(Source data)
^^^^

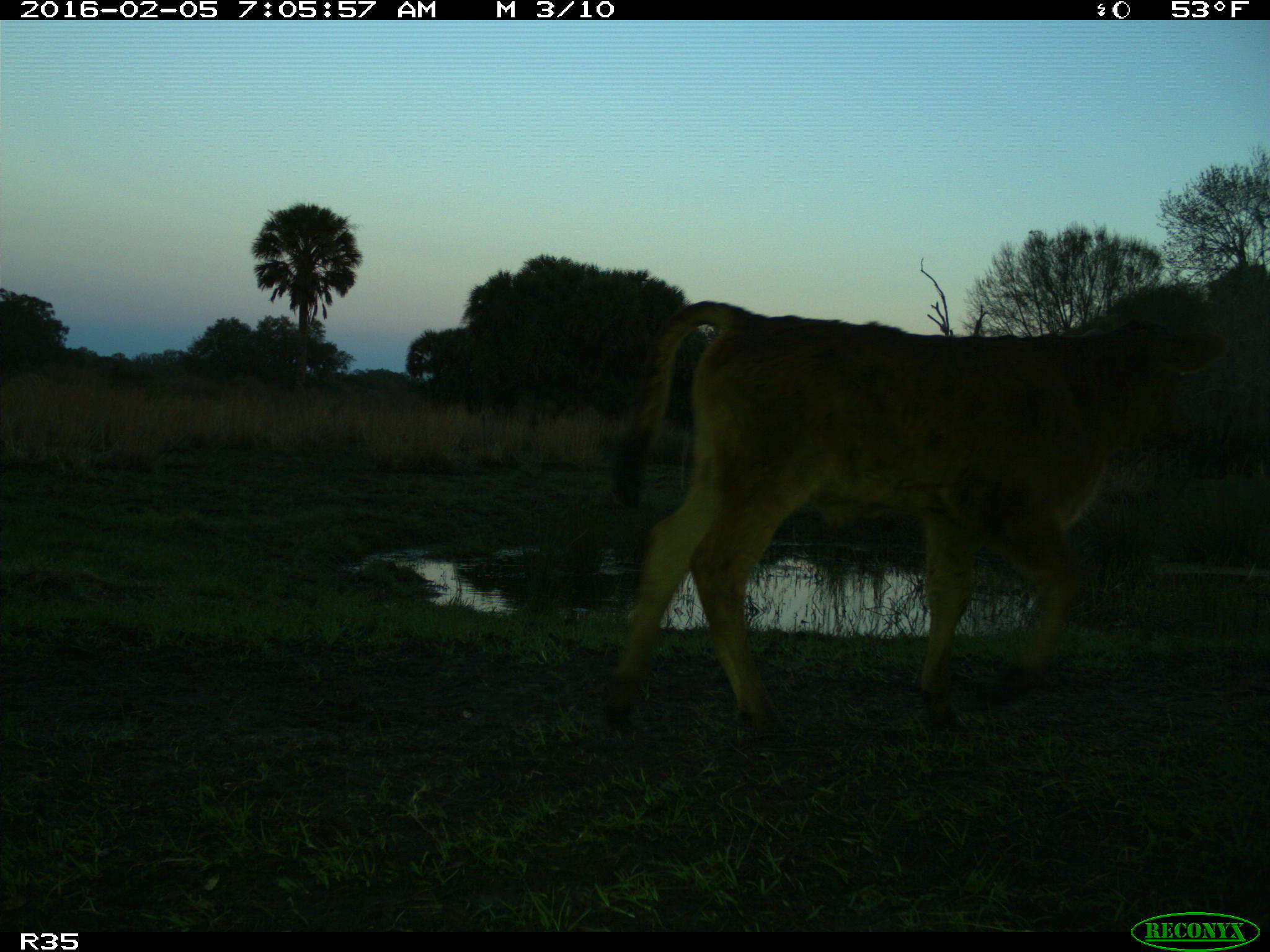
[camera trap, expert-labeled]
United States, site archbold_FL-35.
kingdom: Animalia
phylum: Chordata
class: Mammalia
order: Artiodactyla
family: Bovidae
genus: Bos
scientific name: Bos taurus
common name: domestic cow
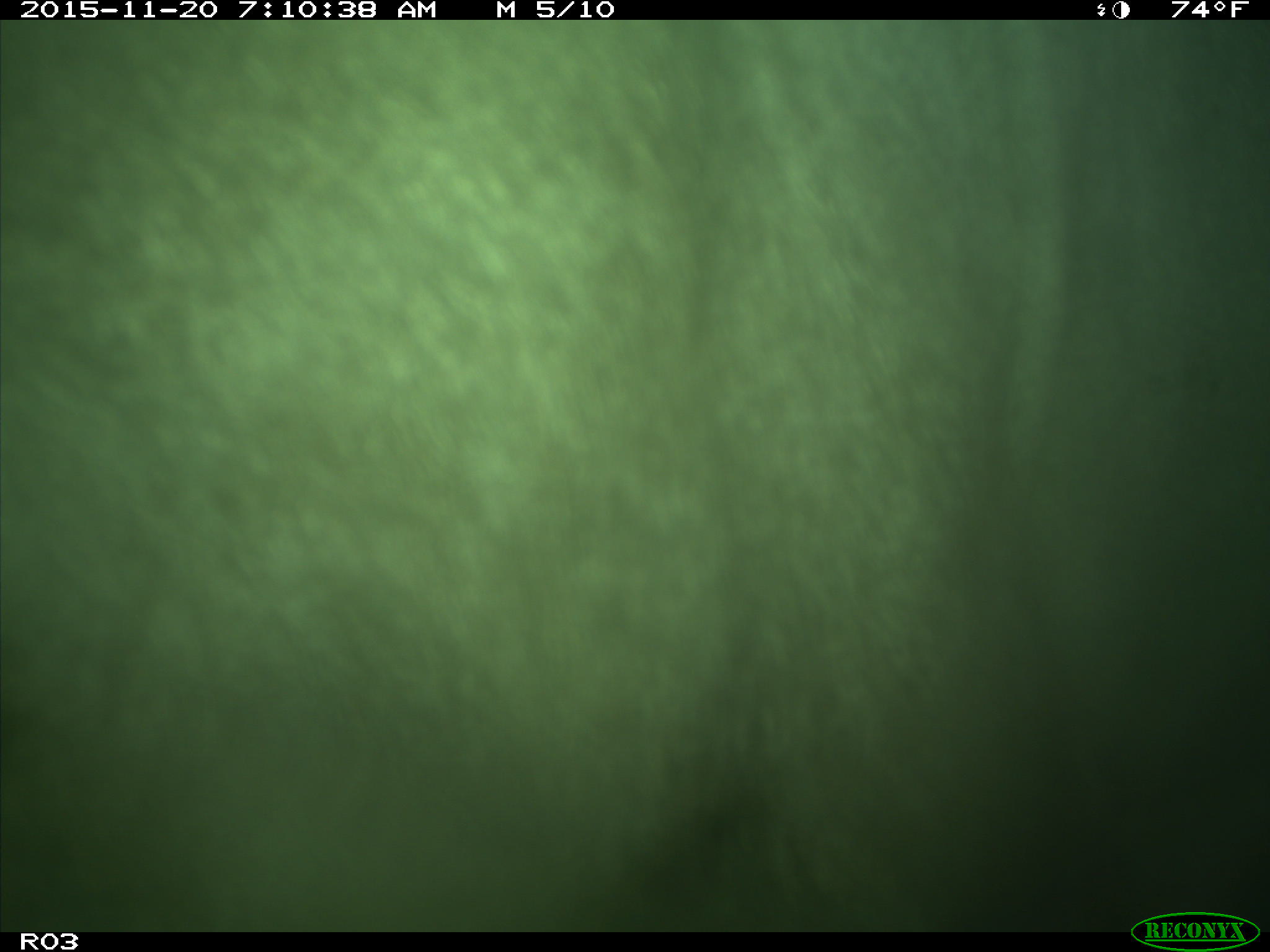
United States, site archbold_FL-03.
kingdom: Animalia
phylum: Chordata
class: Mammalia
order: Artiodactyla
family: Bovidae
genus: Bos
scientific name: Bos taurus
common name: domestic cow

^^^^

Of the lines above, copy each one that contains the word "States".

Reply to the task →
United States, site archbold_FL-35.
United States, site archbold_FL-03.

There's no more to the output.